FolkWorld-Kolumne von Walkin' T:-)M:


T:-)M's Nachtwache

T:-)M hat wieder den Blues

Carl Spitzweg ,Der arme Poet', www.spitzweg.de Ein poetisches Gesangsstück, leicht swingend gespielt, meistens in zwölf Takten nach dem Schema AAB. Die harmonische Struktur verläuft gewöhnlich wie folgt: Tonika, Subdominante, Dominante, Tonika. Die blue notes vermindern die Terz, die Septime, sogar die Quinte der Grund-Durtonleiter um einen halben Ton. Das Instrument führt die menschliche Stime fort oder imitiert sie.
Besser: The Blues ain't nothing but a good man feeling bad. (G. Herzhaft)

Das ist schlicht und ergreifend der Blues - jedenfalls formal betrachtet. Das meint auch Carl-Ludwig Reichert in Blues - Geschichte und Geschichten: Rein musikalisch gesehen, ist der Blues zunächst geradezu simpel und schematisch, das macht es so schwierig, ihn einfallsreich zu spielen. Dazu ist im Grunde eine erhebliche Virtuosität innerhalb des Genres nötig. Und im Grunde geht es sowieso gar nicht darum: Der Blues ist viel mehr als einfach nur ein Musikstil. Man hat ihn. Hat ihn auch der Europäer und der Deutsche im speziellen?

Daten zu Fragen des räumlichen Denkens

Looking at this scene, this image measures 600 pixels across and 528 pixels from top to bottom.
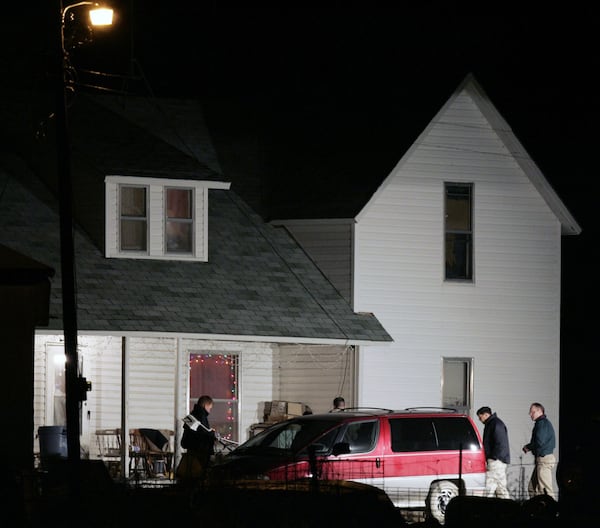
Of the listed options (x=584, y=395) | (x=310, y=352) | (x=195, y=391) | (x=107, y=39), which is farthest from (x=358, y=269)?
(x=584, y=395)

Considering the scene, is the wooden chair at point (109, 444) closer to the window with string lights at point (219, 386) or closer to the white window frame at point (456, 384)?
the window with string lights at point (219, 386)

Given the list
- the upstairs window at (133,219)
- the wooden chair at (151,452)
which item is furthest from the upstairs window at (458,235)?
the wooden chair at (151,452)

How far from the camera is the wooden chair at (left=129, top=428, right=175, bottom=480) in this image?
27094 mm

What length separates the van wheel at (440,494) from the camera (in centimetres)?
2150

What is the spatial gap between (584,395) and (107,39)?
18383 millimetres

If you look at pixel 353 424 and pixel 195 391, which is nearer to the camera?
pixel 353 424

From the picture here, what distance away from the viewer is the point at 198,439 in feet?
81.1

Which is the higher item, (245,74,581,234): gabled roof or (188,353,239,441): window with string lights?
(245,74,581,234): gabled roof

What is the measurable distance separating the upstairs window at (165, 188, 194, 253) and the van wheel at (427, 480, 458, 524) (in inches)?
368

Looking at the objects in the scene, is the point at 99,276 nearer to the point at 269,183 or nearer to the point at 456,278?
the point at 269,183

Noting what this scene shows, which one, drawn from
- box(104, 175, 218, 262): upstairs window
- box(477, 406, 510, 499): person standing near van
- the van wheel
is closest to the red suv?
the van wheel

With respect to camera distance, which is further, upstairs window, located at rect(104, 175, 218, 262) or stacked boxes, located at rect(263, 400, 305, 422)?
stacked boxes, located at rect(263, 400, 305, 422)

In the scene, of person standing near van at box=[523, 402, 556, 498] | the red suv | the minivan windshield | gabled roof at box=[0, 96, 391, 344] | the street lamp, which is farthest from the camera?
gabled roof at box=[0, 96, 391, 344]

Zu erledigende Arbeiten →
1 - Die Zeilen der Auflistung exakt abschreiben: bei der Zeile mit „Which is the“ beginnen und mit dem Ende der Auflistung abschließen, beide Grenzen eingeschlossen.
2 - Die Kolumne über den Blues im Anschluss an ihren letzten Satz fortsetzen.

Lösungssatz →
1 -
Which is the higher item, (245,74,581,234): gabled roof or (188,353,239,441): window with string lights?
(245,74,581,234): gabled roof

What is the measurable distance separating the upstairs window at (165, 188, 194, 253) and the van wheel at (427, 480, 458, 524) (in inches)?
368

Looking at the objects in the scene, is the point at 99,276 nearer to the point at 269,183 or nearer to the point at 456,278?
the point at 269,183

Noting what this scene shows, which one, drawn from
- box(104, 175, 218, 262): upstairs window
- box(477, 406, 510, 499): person standing near van
- the van wheel
is closest to the red suv?
the van wheel

With respect to camera distance, which is further, upstairs window, located at rect(104, 175, 218, 262) or stacked boxes, located at rect(263, 400, 305, 422)?
stacked boxes, located at rect(263, 400, 305, 422)

In the scene, of person standing near van at box=[523, 402, 556, 498] | the red suv | the minivan windshield | gabled roof at box=[0, 96, 391, 344] | the street lamp, which is farthest from the camera?
gabled roof at box=[0, 96, 391, 344]

2 -
Die Rezeption dieser Musik war zur Zeit ihres Entstehens in Deutschland kaum möglich. Die Race Records wurden nicht exportiert, alles Weitere verhinderte die Nazi-Barbarei. Deshalb ist bei uns die Vorstellung vom Blues immer noch stark geprägt von den Blues-Interpreten der Nachkriegszeit, insbesondere vom Chicago-Blues und von der amerikanischen Folksong-Bewegung um Pete Seeger [-> FW#20, FW#21, FW#26], die eine purisische, dem Kunstlied zuneigende Interpretation traditioneller Songs für besonders authentisch hielt. Auch der Rhythm & Blues wurde hierzulande fast ausgelassen, dem Dixieland-Revival folgte gleich der Rock'n'Roll eines Elvis Presley und des abtrünnigen Bluesers Chuck Berry, der es auf kleine weisse Mädels abgesehen hatte. So stand einer akademisch-idealistisch-puristischen Jazz-Gemeinde europaweit ein kleines, ebenfalls zu jedweder Dogmatik neigendes Häuflein von Blues-Enthusiasten gegenüber, da erhebliche Informations-Defizite aufwies.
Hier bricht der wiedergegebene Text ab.